Returning to the USA, September Williams attended Creighton University School of Medicine in Omaha, Nebraska. Initially, the choice was made to keep a short flight distance from family in Canada. However, it turned out to be a good one because the ethical challenges she continually posed— from racism to nuclear war— were taken seriously in the Jesuit tradition of the university and its medical school. In her early years in medical school, she was encouraged to continue dance classes as she had at the school of the Royal Winnipeg Ballet, and before.

September’s post-graduate medical background is broad. Her internship was in Family Medicine, followed by an internal medicine residency— both at Cook County Hospital, Chicago in the 1980s. This set her goals as a “cradle to the grave,” doctor who has spent most of her career working at the edges of life in underserved communities. Dr. Williams was a surgical intensive care-based American Society for Parental and Enteral Nutrition (ASPEN) fellow at Rosalind Franklin University. She was a  Lowell T. Coggeshall Fellow at the MacLean Center for Clinical Medical Ethics at the University of Chicago. ThereDr.Williams had the honor of being mentored by the late Drs. Marian Gray Secundy Ph.D., Stephen Toulmin Ph.D., and Carol Stocking, Ph.D. Being “raised” in bioethics by the aforementioned and by Drs. Mark Siegler, Md, John Lantos Md, and Annette Dula, Ph.D. had a profound influence on September’s clinical and creative trajectory. 
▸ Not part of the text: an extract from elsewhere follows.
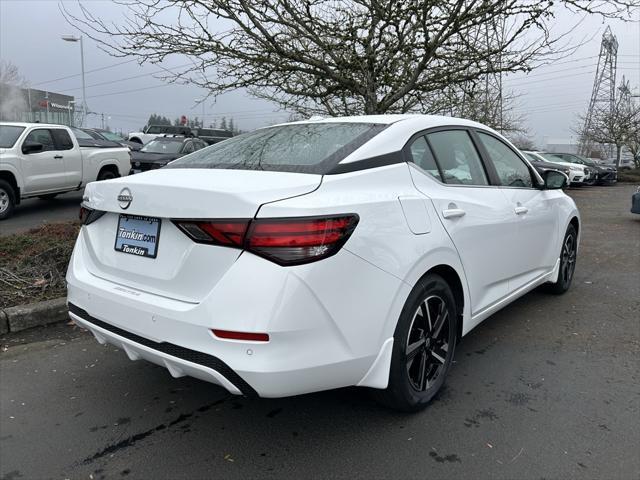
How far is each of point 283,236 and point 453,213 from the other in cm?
126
Dr. September Williams was the first clinical medical ethicist and communications director of the Tuskegee University National Center for Bioethics in Research and Health Care—during the inaugural year after the U.S. Presidential apology, made by President William Jefferson Clinton, for the United States Public Health Services Syphilis Study at Tuskegee, Alabama.

Believing that all sciences, including medicine, are prima facia humanitarian conduits, Dr. Williams chose to hone her creative tools. She studied screenwriting and directing in the MFA programs at Columbia College Chicago and Boston University, while still working ER shifts, and raising a family (who may even forgive her someday). During the inception of the Zora Neal Hurston Center for the Documentary, Dr. Williams was a National Endowment for the Humanities Institute Fellow in Black Film. It was then that she began consulting in bioethics for film and television-realizing what was missing in the stories. 

Filmmaker Williams was subsequently contracted to create trigger tapes for teaching models on end-of-life care for African Americans in a project funded by Robert Wood Johnson Foundation - Last Miles of the Way Home. Nearly twenty years later a single film with the same theme was developed for open-source educational viewing culled from the hundreds of hours of footage Ninth Month Productions documented (and has made it available on this website.) 

Having landed back in the San Francisco Bay Area, thirty-five years after she left as a child, Dr. Williams was awarded an HRSA Clinical Fellowship in Geriatric Medicine (the University of California, in San Francisco.) She retired early from inpatient clinical work after many years in the San Francisco City and County Health System, Laguna Honda Hospital—God’s Hotel.

Dr. September Williams is a member of the International Federation of Journalists; National Writers UnionAmerican Public Health Association; the American Medical Association, and the American Society for Bioethics and Humanities; and in 2021 began a three-year term on the Advisory Board of the American Journal of Bioethics. She has been a film reviewer for the Raw Science Film Festival and others and often is flagged to review films that others believe may support Dr. Williams’ narrative quests. 

September Williams is also the founding board member of the nonprofit 501C3, Ninth Month Consults, which supports and resources bioethics relevant social and narrative projects—actual, written, and on-screen. This is often done in conjunction with Cove International Publishers and Ninth Month Productions

Dr. September Williams, has two millennial adult children and lives in Northern California, where she does bioethics consults, writes, reviews, makes films, and rows waters related to the San Francisco Bay.